En attendant les barbares...
    

 
  Vlad Vlad  
 

Tangenziale A 15.

 
 

Daté 25/07/2001.

 
 

    

 32°C. On crevait de chaleur sur l’autoroute. Il y avait ce ciel plombé, noir, zébré d’éclairs, au fond sur les plaines. Et, en arrière plan, dans le mental, trop d’insomnies ou de sommeil chimique —juste assez pour avoir la dose de cauchemars nécessaire. Avec un réveil direct à trois heures du mat’ en version électrocutée. Qu’importe.

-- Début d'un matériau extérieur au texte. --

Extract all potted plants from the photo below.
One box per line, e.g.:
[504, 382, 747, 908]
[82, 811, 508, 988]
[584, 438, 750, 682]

T’es là, sur l’autoroute, et il y a bien ce qui ressemble à un sentiment de liberté. La nuit tombait, en ce 24 juillet 2001, quelque part en Europe.

 La seule utilité du voyage, même s’il peut être tuant et morne, cela fonctionne ainsi : prendre (un peu) de distances face à soi-même et aux autres. Ici, dans ce nœud d’autoroutes, il était l’heure de se demander ce que l’on recherchait. Des lieux improbables où il était plus facile (tu parles !) de se demander où on allait —nulle part sans doute. Sinon, dans un accès de romantisme noir, d’en arriver au constat de l’inéluctable : ce qui était n’adviendra plus.
« On ne descend jamais deux fois le même fleuve », et alors ? pourvu que la douleur se calme. Toujours ça de gagné.
Provisoirement…

 Quelques illusions de moins, c’est toujours bon à prendre. Il fallait juste trouver le décor et, pour cela, les kilomètres d’arcades des rues de Bologna, sous un violent orage d’été, n’étaient pas ce qu’il y avait de pire.

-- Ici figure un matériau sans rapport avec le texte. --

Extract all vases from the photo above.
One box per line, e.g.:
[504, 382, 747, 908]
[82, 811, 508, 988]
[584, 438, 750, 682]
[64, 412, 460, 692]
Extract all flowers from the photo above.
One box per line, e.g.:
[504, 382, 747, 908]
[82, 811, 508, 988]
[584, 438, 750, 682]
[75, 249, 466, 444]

 Nous aimons les cités-labyrinthes ; car l’image du labyrinthe nous renvoie à nous-mêmes ; aux visions d’un combat, parfois meurtrier, à la recherche du fil conducteur, le fil d’Ariane, histoire de déjouer le piège des monstres. Le problème est qu’Ariane est perdue et qu’il n’y a plus de fil conducteur…

 Rien de très grave. Il suffirait de marcher éveillé, sans trop se perdre dans les fantasmagories de l’Ombre ; celles d’un décor d’Apocalypse, signé par un peintre anonyme du XVIIème s., plus ou moins oublié. Rien à foutre du Ciel. Là, c’est l’Enfer.

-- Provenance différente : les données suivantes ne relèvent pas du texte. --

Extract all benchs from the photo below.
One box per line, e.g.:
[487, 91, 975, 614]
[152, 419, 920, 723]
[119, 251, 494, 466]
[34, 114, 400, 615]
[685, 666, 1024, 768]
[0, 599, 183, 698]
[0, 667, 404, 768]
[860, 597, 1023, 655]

 Tout cela aurait pu nous rendre tristes. Mais la ville, dans son décor théâtral, d’orage, de feu et de nuit, nous offrait le meilleur.
C’est à dire rien !

 Peut-être n’étais-je là qu’à poursuivre des fantômes, dont je connaissais les noms, réactivés par différentes substances, comme un texte occulté réapparaît sur un palimpseste : images de celles que tu aimas, disparues et figées dans un moment qui ne peut s’abolir.
Tout cela n’est pas grave ; Aurélia est perdue à jamais ; sombrer dans le chaos ne sert à rien. Il faut se libérer de la maladie du souvenir.
Même si cela est douloureux.

 C’est beau, l’immédiat. Même si l’on a parfois des difficultés à y croire. Le Hasard n’est pas forcément meurtrier. Fortuna imperatrix mundi.
Il y eu le sourire de cette fille, Piazza di nettuno, j’étais là pour ça, après tout. Après, il y eut la poussière du jour, le fracas des camions sur l’autoroute.

 Pourquoi avoir peur ? Il faut continuer, tout en sachant qu’à tout moment le fin peut advenir, brutale, calme, sanglante, on ne sait plus, la passion seule peut nous sauver, avant d’aller droit au Néant.
Qu’importe. Je t’aime ; tout en sachant que je ne te reverrai jamais.